■ TO DO ■
Please reproduce the data below word for word, starting with the line that contains "From the group" and going on through the line that contains "854 millimetres", with both of those lines included.

■ WORKING DATA ■
========
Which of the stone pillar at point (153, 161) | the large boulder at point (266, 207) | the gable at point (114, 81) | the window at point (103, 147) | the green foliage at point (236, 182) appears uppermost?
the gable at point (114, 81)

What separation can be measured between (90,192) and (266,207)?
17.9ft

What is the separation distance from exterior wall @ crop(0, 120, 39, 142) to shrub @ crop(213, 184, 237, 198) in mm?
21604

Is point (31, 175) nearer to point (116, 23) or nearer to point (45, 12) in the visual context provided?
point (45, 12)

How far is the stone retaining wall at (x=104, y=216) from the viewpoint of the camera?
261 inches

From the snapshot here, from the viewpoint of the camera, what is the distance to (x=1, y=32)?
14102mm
========
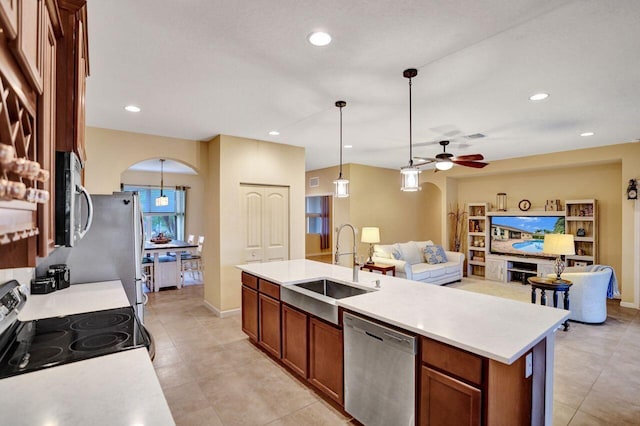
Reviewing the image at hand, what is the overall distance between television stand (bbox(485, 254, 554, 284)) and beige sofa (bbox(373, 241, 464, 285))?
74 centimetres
========
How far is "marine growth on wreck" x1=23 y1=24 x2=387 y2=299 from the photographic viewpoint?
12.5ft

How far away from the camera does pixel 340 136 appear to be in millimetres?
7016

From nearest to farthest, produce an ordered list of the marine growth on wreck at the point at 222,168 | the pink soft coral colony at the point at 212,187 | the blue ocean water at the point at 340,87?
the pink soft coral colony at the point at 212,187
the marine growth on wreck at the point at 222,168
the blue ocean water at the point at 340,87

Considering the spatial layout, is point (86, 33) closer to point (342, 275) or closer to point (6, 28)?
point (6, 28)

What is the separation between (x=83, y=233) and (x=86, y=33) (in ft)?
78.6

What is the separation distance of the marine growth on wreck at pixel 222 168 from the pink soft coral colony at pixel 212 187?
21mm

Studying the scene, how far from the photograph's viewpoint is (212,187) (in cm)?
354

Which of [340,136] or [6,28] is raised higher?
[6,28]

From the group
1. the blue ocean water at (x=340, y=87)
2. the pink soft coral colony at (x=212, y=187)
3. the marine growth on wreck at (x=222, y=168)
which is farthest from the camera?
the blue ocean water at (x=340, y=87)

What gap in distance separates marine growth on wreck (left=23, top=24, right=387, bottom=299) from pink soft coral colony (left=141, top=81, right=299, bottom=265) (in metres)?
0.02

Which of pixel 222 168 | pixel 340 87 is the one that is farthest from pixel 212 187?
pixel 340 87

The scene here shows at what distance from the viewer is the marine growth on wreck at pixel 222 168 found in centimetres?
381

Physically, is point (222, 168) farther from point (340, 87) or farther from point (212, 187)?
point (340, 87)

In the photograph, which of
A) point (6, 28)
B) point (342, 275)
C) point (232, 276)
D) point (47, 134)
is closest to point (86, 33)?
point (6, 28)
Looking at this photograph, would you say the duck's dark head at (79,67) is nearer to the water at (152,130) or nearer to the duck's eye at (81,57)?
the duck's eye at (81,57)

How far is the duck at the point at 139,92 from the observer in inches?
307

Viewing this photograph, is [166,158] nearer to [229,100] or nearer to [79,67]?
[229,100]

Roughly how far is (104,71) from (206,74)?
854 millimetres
========
■ RESULT BELOW ■
From the group
1. the blue ocean water at (x=340, y=87)
2. the pink soft coral colony at (x=212, y=187)
3. the marine growth on wreck at (x=222, y=168)
which is farthest from the camera?
the blue ocean water at (x=340, y=87)

What gap in distance separates marine growth on wreck (left=23, top=24, right=387, bottom=299) from pink soft coral colony (left=141, top=81, right=299, bottom=265) (in metres)?
0.02

Which of pixel 222 168 | pixel 340 87 is the one that is farthest from pixel 212 187?
pixel 340 87

The scene here shows at what distance from the viewer is the marine growth on wreck at pixel 222 168 found in centimetres?
381

Physically, is point (222, 168) farther from point (340, 87) or farther from point (212, 187)?
point (340, 87)

In the photograph, which of
A) point (6, 28)
B) point (342, 275)
C) point (232, 276)
D) point (47, 134)
is closest to point (86, 33)?
point (6, 28)
Looking at this photograph, would you say the duck's dark head at (79,67) is nearer to the water at (152,130) or nearer to the duck's eye at (81,57)?
the duck's eye at (81,57)

How far is the duck at the point at 139,92 from the observer in inches?
307

Viewing this photograph, is [166,158] nearer to [229,100] or nearer to [79,67]?
[229,100]

Roughly how far is (104,71) from (206,74)?
854 millimetres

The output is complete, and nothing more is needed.